Pocketformaat ‘L’incoronazione di Poppea’ in zwart-wit

Dutch National Opera Academy (DNOA), voorheen De Nederlandse Opera Academie, is een samenwerking tussen de conservatoria van Den Haag en Amsterdam en biedt sinds 1996 een tweejarige, voorgezette opleiding aan jonge operazangers. Hun reprise van ‘L’incoronazione di Poppea’ van Claudio Monteverdi (1567 – 1643) is een sympathieke voorstelling en in zijn gereduceerde vorm onderhoudend.

De mogelijkheden van Monteverdi zelf waren gereduceerd toen ‘L’incoronazione di Poppea’ in 1642 in première ging in het Venetiaanse muziektheater, want het budget was beperkt in vergelijking met zijn eerdere opdrachten voor het hof. Het zou Monteverdi’s laatste opera zijn en de eerste opera in de geschiedenis gebaseerd op echte, historische personages. Regisseur en hoofd drama van DNOA Javier López Piñón verplaatst ‘L’incoronazione di Poppea’ naar de jaren 40 van de 20ste eeuw en gebruikt elementen uit de film noir om roddel en achterklap uit te beelden. Dit werkt fris en in zekere zin als een spannende detective. De protagonisten zijn uitgedost als onder anderen Marlène Dietrich, Al Johnson en Mussolini en zit de pers hen voortdurend op de hielen. Onderhoudend worden de publiekelijke acties van de personages van verschillende kanten belicht en geprojecteerd op vlakken aan weerszijden van het decor, dat is ontworpen door Jeroen van Eck, die vorige maand plotseling op 28-jarige leeftijd overleed.
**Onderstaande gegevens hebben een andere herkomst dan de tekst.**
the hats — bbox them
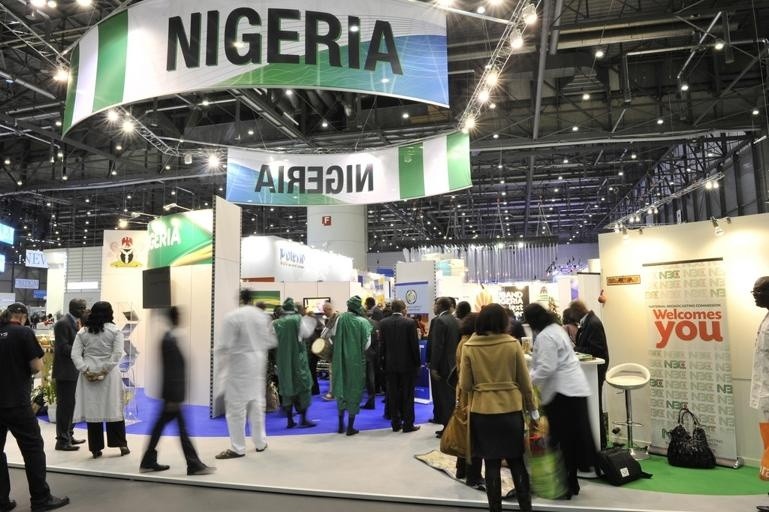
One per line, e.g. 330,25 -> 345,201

Een opvoering van ‘L’Incoronazione di Poppea’ wordt muzikaal bemoeilijkt door verschillen in de overgeleverde documenten. Er bestaan twee bijna complete maar verschillende partituren en er zijn ruim tien versies van het libretto. De meeste muziek is waarschijnlijk van Monteverdi zelf, maar veel lijkt herschreven, veranderd en toegevoegd. Muzikaal leider van deze DNOA productie Glen Wilson heeft de partituur tot 2/3 teruggebracht en met name de symfonieën en ritornelli weggelaten. In zijn ‘Il ritorno d’Ulisse in patria’ bij De Nederlandse Opera had Wilson alles weggelaten wat niet van Monteverdi was, maar in ‘L’incoronazione di Poppea’ is hij minder puristisch. Hij laat zijn editie eindigen met de finale van de componist Sacrati, zodat wij gelukkig getuige mogen zijn van de kroning van Poppea en de overwinning van haar liefde voor Nero. Poppea wordt hier vertolkt door de Amerikaanse sopraan Maribeth Diggle, die vorig seizoen bij DNOA een uitstekende Donna Elvira zong. Voor de rol van Poppea heeft zij waarschijnlijk veel geluisterd naar de Poppea-vertolking van haar landgenote Danielle de Niese en haar musicalachtige zang gaat snel vervelen. De verdere bezetting van DNOA bestaat uit prima, talentvolle, internationale operazangers met in de andere hoofdrollen Kai Rüütel, Luciana Mancini en Jussi Lehtipuu.